Joder. Como si el nombre gripal tuviera mucha importancia en estos momentos sobre lo que se nos viene encima.
¡Son pues vainas de nosotros los humanos, siempre tan cuidadosos con la imagen-relaciones-públicas!

- Et de quoi êtes-vous mort ?
La réponse correcte serait alors :
– du virus AH1N1

N'allez pas commettre l'erreur monumentale de dire grippe ou grippe porcine – vous connaissez déjà AH1N1 – nouvelle grippe / H1N1 – parce que l'industrie du porc est très sensible et a demandé à ce qu'on change la dénomination.

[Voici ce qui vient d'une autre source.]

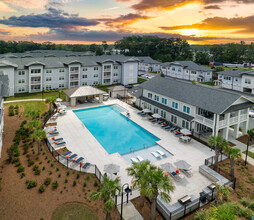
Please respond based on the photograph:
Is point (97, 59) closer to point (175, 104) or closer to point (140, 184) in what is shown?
point (175, 104)

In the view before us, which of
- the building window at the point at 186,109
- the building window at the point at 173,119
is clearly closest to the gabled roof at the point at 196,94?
the building window at the point at 186,109

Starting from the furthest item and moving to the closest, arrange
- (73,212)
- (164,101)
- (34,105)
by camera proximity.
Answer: (34,105)
(164,101)
(73,212)

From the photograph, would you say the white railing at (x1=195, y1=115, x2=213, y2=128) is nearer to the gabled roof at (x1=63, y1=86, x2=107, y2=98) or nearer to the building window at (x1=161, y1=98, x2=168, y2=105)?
the building window at (x1=161, y1=98, x2=168, y2=105)

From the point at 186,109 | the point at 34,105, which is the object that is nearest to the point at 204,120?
the point at 186,109

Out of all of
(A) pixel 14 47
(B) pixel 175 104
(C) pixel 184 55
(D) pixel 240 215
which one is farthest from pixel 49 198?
(A) pixel 14 47

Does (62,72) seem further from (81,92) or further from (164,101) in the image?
(164,101)

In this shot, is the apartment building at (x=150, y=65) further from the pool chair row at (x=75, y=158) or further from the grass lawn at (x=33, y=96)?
the pool chair row at (x=75, y=158)

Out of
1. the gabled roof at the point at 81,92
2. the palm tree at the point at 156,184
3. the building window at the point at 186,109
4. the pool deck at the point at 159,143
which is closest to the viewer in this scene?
the palm tree at the point at 156,184

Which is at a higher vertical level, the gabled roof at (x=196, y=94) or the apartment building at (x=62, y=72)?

Putain. Comme si le nom de la grippe avait beaucoup d'importance en ce moment, avec ce qui nous tombe dessus. Voilà nos sottises d'êtres humains, toujours tellement préoccupés d'image et de relations publiques !

Julio Córdoba de Ciencia Ficción [es] au Costa Rica publie une chronique fictive de conseils aux lecteurs répondant à ceux qui s'inquiètent du virus.

“¿Usted cree que me muera?” Anónimo, San José.
R/: De la gripe no, en un asalto en San José sí.

Vous croyez que je vais mourir ? Anonyme, San José (la capitale)
Réponse/: Pas de la grippe… plutôt dans une attaque à main armée à San José.